[PÁGINA]:
Hoy hubo sol todo el día y los
parisinos salieron de sus guaridas e invadieron las calles como caracoles
agradecidos. Los parques, las plazas y las aceras aparecían atestadas de gente
atareada y bulliciosa, que sabe que mañana tal vez el sol se oculte y ya no vuelvan
a verlo en meses. El Meteo augura otra vez lluvia para los próximos días, y lo
mismo en Nantes y Bruselas. La previsión no llega hasta mis días en Rotterdam.

[INSTRUCCIONES]: ¿Puedes prolongar la página sobre el día de sol en París a partir de su última oración? Los datos no guardan relación con esto.

[LISTADO DE DATOS]:
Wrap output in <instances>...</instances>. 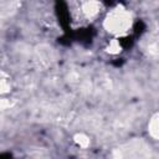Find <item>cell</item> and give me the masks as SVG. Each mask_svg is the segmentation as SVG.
<instances>
[{"label":"cell","mask_w":159,"mask_h":159,"mask_svg":"<svg viewBox=\"0 0 159 159\" xmlns=\"http://www.w3.org/2000/svg\"><path fill=\"white\" fill-rule=\"evenodd\" d=\"M80 9H81V14L86 17V19H94L101 9H102V5L99 2H96V1H86V2H82L80 5Z\"/></svg>","instance_id":"7a4b0ae2"},{"label":"cell","mask_w":159,"mask_h":159,"mask_svg":"<svg viewBox=\"0 0 159 159\" xmlns=\"http://www.w3.org/2000/svg\"><path fill=\"white\" fill-rule=\"evenodd\" d=\"M75 142H76L81 148H86V147L89 144V139H88V137H87L86 134H83V133L77 134V135L75 137Z\"/></svg>","instance_id":"5b68a950"},{"label":"cell","mask_w":159,"mask_h":159,"mask_svg":"<svg viewBox=\"0 0 159 159\" xmlns=\"http://www.w3.org/2000/svg\"><path fill=\"white\" fill-rule=\"evenodd\" d=\"M107 51L109 53H113V55H117L120 52V43L117 39H113L108 42V46H107Z\"/></svg>","instance_id":"277c9868"},{"label":"cell","mask_w":159,"mask_h":159,"mask_svg":"<svg viewBox=\"0 0 159 159\" xmlns=\"http://www.w3.org/2000/svg\"><path fill=\"white\" fill-rule=\"evenodd\" d=\"M106 30L114 35L122 36L128 32L132 27V16L127 9H113L111 10L104 19Z\"/></svg>","instance_id":"6da1fadb"},{"label":"cell","mask_w":159,"mask_h":159,"mask_svg":"<svg viewBox=\"0 0 159 159\" xmlns=\"http://www.w3.org/2000/svg\"><path fill=\"white\" fill-rule=\"evenodd\" d=\"M159 125H158V114L155 113L150 119H149V123H148V132H149V135L157 140L158 139V133H159Z\"/></svg>","instance_id":"3957f363"}]
</instances>
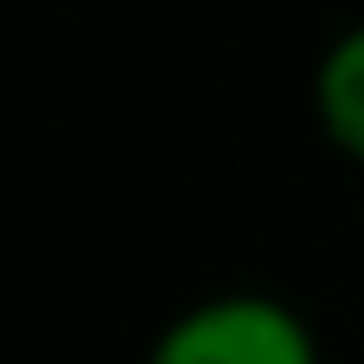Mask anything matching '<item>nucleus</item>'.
Listing matches in <instances>:
<instances>
[{"label": "nucleus", "mask_w": 364, "mask_h": 364, "mask_svg": "<svg viewBox=\"0 0 364 364\" xmlns=\"http://www.w3.org/2000/svg\"><path fill=\"white\" fill-rule=\"evenodd\" d=\"M311 115L324 129V142L344 162L364 169V21H351L344 34H331V48L311 68Z\"/></svg>", "instance_id": "obj_2"}, {"label": "nucleus", "mask_w": 364, "mask_h": 364, "mask_svg": "<svg viewBox=\"0 0 364 364\" xmlns=\"http://www.w3.org/2000/svg\"><path fill=\"white\" fill-rule=\"evenodd\" d=\"M142 364H324L311 317L277 290H216L182 304Z\"/></svg>", "instance_id": "obj_1"}]
</instances>
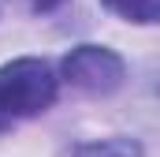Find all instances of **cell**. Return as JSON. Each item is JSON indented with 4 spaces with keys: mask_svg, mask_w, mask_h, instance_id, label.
Instances as JSON below:
<instances>
[{
    "mask_svg": "<svg viewBox=\"0 0 160 157\" xmlns=\"http://www.w3.org/2000/svg\"><path fill=\"white\" fill-rule=\"evenodd\" d=\"M26 4H30L34 11H52V8H60L63 0H26Z\"/></svg>",
    "mask_w": 160,
    "mask_h": 157,
    "instance_id": "5b68a950",
    "label": "cell"
},
{
    "mask_svg": "<svg viewBox=\"0 0 160 157\" xmlns=\"http://www.w3.org/2000/svg\"><path fill=\"white\" fill-rule=\"evenodd\" d=\"M60 71L75 90L89 94V97H108V94H116L123 86L127 64H123L119 52H112L104 45H75L63 56Z\"/></svg>",
    "mask_w": 160,
    "mask_h": 157,
    "instance_id": "7a4b0ae2",
    "label": "cell"
},
{
    "mask_svg": "<svg viewBox=\"0 0 160 157\" xmlns=\"http://www.w3.org/2000/svg\"><path fill=\"white\" fill-rule=\"evenodd\" d=\"M71 157H142V142H138V138H127V135H116V138H93V142L75 146Z\"/></svg>",
    "mask_w": 160,
    "mask_h": 157,
    "instance_id": "3957f363",
    "label": "cell"
},
{
    "mask_svg": "<svg viewBox=\"0 0 160 157\" xmlns=\"http://www.w3.org/2000/svg\"><path fill=\"white\" fill-rule=\"evenodd\" d=\"M112 15H119L127 23H138V26H149L160 23V0H101Z\"/></svg>",
    "mask_w": 160,
    "mask_h": 157,
    "instance_id": "277c9868",
    "label": "cell"
},
{
    "mask_svg": "<svg viewBox=\"0 0 160 157\" xmlns=\"http://www.w3.org/2000/svg\"><path fill=\"white\" fill-rule=\"evenodd\" d=\"M56 75L38 56H19L0 68V127L41 116L56 101Z\"/></svg>",
    "mask_w": 160,
    "mask_h": 157,
    "instance_id": "6da1fadb",
    "label": "cell"
}]
</instances>
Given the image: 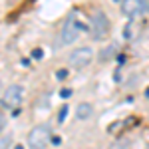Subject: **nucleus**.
Returning <instances> with one entry per match:
<instances>
[{
	"label": "nucleus",
	"mask_w": 149,
	"mask_h": 149,
	"mask_svg": "<svg viewBox=\"0 0 149 149\" xmlns=\"http://www.w3.org/2000/svg\"><path fill=\"white\" fill-rule=\"evenodd\" d=\"M52 139V129L48 123H38L28 133V147L30 149H46Z\"/></svg>",
	"instance_id": "nucleus-1"
},
{
	"label": "nucleus",
	"mask_w": 149,
	"mask_h": 149,
	"mask_svg": "<svg viewBox=\"0 0 149 149\" xmlns=\"http://www.w3.org/2000/svg\"><path fill=\"white\" fill-rule=\"evenodd\" d=\"M109 34V20L102 10L93 12L92 20H90V36L92 40H103L105 36Z\"/></svg>",
	"instance_id": "nucleus-2"
},
{
	"label": "nucleus",
	"mask_w": 149,
	"mask_h": 149,
	"mask_svg": "<svg viewBox=\"0 0 149 149\" xmlns=\"http://www.w3.org/2000/svg\"><path fill=\"white\" fill-rule=\"evenodd\" d=\"M81 30H84V24L78 20V18H68L66 22H64V26H62V34H60V38H62V44H72V42H76L78 38H80Z\"/></svg>",
	"instance_id": "nucleus-3"
},
{
	"label": "nucleus",
	"mask_w": 149,
	"mask_h": 149,
	"mask_svg": "<svg viewBox=\"0 0 149 149\" xmlns=\"http://www.w3.org/2000/svg\"><path fill=\"white\" fill-rule=\"evenodd\" d=\"M93 60V50L92 48H78V50H74L68 58V64L70 68H76V70H81L86 68V66H90Z\"/></svg>",
	"instance_id": "nucleus-4"
},
{
	"label": "nucleus",
	"mask_w": 149,
	"mask_h": 149,
	"mask_svg": "<svg viewBox=\"0 0 149 149\" xmlns=\"http://www.w3.org/2000/svg\"><path fill=\"white\" fill-rule=\"evenodd\" d=\"M147 0H123L121 2V12L129 16V18H133V16H139V14H143V12L147 10Z\"/></svg>",
	"instance_id": "nucleus-5"
},
{
	"label": "nucleus",
	"mask_w": 149,
	"mask_h": 149,
	"mask_svg": "<svg viewBox=\"0 0 149 149\" xmlns=\"http://www.w3.org/2000/svg\"><path fill=\"white\" fill-rule=\"evenodd\" d=\"M22 88L20 86H8L6 90H4V97H2V103L6 105V107H16L18 103L22 102Z\"/></svg>",
	"instance_id": "nucleus-6"
},
{
	"label": "nucleus",
	"mask_w": 149,
	"mask_h": 149,
	"mask_svg": "<svg viewBox=\"0 0 149 149\" xmlns=\"http://www.w3.org/2000/svg\"><path fill=\"white\" fill-rule=\"evenodd\" d=\"M92 113H93L92 103H80L78 109H76V117L78 119H88V117H92Z\"/></svg>",
	"instance_id": "nucleus-7"
},
{
	"label": "nucleus",
	"mask_w": 149,
	"mask_h": 149,
	"mask_svg": "<svg viewBox=\"0 0 149 149\" xmlns=\"http://www.w3.org/2000/svg\"><path fill=\"white\" fill-rule=\"evenodd\" d=\"M12 145V135L10 133H6L4 137H0V149H10Z\"/></svg>",
	"instance_id": "nucleus-8"
},
{
	"label": "nucleus",
	"mask_w": 149,
	"mask_h": 149,
	"mask_svg": "<svg viewBox=\"0 0 149 149\" xmlns=\"http://www.w3.org/2000/svg\"><path fill=\"white\" fill-rule=\"evenodd\" d=\"M113 52H115V46H109V48H105V50L102 52V60H109Z\"/></svg>",
	"instance_id": "nucleus-9"
},
{
	"label": "nucleus",
	"mask_w": 149,
	"mask_h": 149,
	"mask_svg": "<svg viewBox=\"0 0 149 149\" xmlns=\"http://www.w3.org/2000/svg\"><path fill=\"white\" fill-rule=\"evenodd\" d=\"M66 115H68V105H62V109H60V115H58V121L62 123V121L66 119Z\"/></svg>",
	"instance_id": "nucleus-10"
},
{
	"label": "nucleus",
	"mask_w": 149,
	"mask_h": 149,
	"mask_svg": "<svg viewBox=\"0 0 149 149\" xmlns=\"http://www.w3.org/2000/svg\"><path fill=\"white\" fill-rule=\"evenodd\" d=\"M4 127H6V117H4V115H0V133L4 131Z\"/></svg>",
	"instance_id": "nucleus-11"
},
{
	"label": "nucleus",
	"mask_w": 149,
	"mask_h": 149,
	"mask_svg": "<svg viewBox=\"0 0 149 149\" xmlns=\"http://www.w3.org/2000/svg\"><path fill=\"white\" fill-rule=\"evenodd\" d=\"M66 74H68L66 70H60V72L56 74V76H58V80H64V78H66Z\"/></svg>",
	"instance_id": "nucleus-12"
},
{
	"label": "nucleus",
	"mask_w": 149,
	"mask_h": 149,
	"mask_svg": "<svg viewBox=\"0 0 149 149\" xmlns=\"http://www.w3.org/2000/svg\"><path fill=\"white\" fill-rule=\"evenodd\" d=\"M60 95H62V97H70V95H72V92H70V90H62V92H60Z\"/></svg>",
	"instance_id": "nucleus-13"
},
{
	"label": "nucleus",
	"mask_w": 149,
	"mask_h": 149,
	"mask_svg": "<svg viewBox=\"0 0 149 149\" xmlns=\"http://www.w3.org/2000/svg\"><path fill=\"white\" fill-rule=\"evenodd\" d=\"M32 56H34V58H42V50H34Z\"/></svg>",
	"instance_id": "nucleus-14"
},
{
	"label": "nucleus",
	"mask_w": 149,
	"mask_h": 149,
	"mask_svg": "<svg viewBox=\"0 0 149 149\" xmlns=\"http://www.w3.org/2000/svg\"><path fill=\"white\" fill-rule=\"evenodd\" d=\"M0 93H2V81H0Z\"/></svg>",
	"instance_id": "nucleus-15"
},
{
	"label": "nucleus",
	"mask_w": 149,
	"mask_h": 149,
	"mask_svg": "<svg viewBox=\"0 0 149 149\" xmlns=\"http://www.w3.org/2000/svg\"><path fill=\"white\" fill-rule=\"evenodd\" d=\"M16 149H24V147H22V145H20V147H16Z\"/></svg>",
	"instance_id": "nucleus-16"
}]
</instances>
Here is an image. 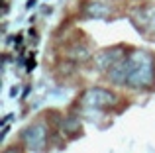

[RESPUESTA]:
Por la mañana Philippe me
acompañó a ver La Defense, el centro
financiero de París, que no había visitado nunca y adonde hemos llegado en
Metro. Es bastante impresionante. Los bloques de oficinas son muy altos, pero
tienen unos espacios libres frontales también enormes, que les dan una
dimensión proporcionada. Los edificios se ordenan alrededor de un eje que viene
desde los Champs Elysées. El buen
urbanismo se nota en detalles como este: desde el gran edificio del Arc de la Defense, se tiene la
referencia visual del Arc de Triomphe
al fondo, y viceversa. Es decir, que para entender las líneas maestras de la
composición, no hace falta verlo desde un avión, como sucede con el mal
urbanismo, a menudo pensado sólo para conseguir unos planos muy bonitos en el
papel.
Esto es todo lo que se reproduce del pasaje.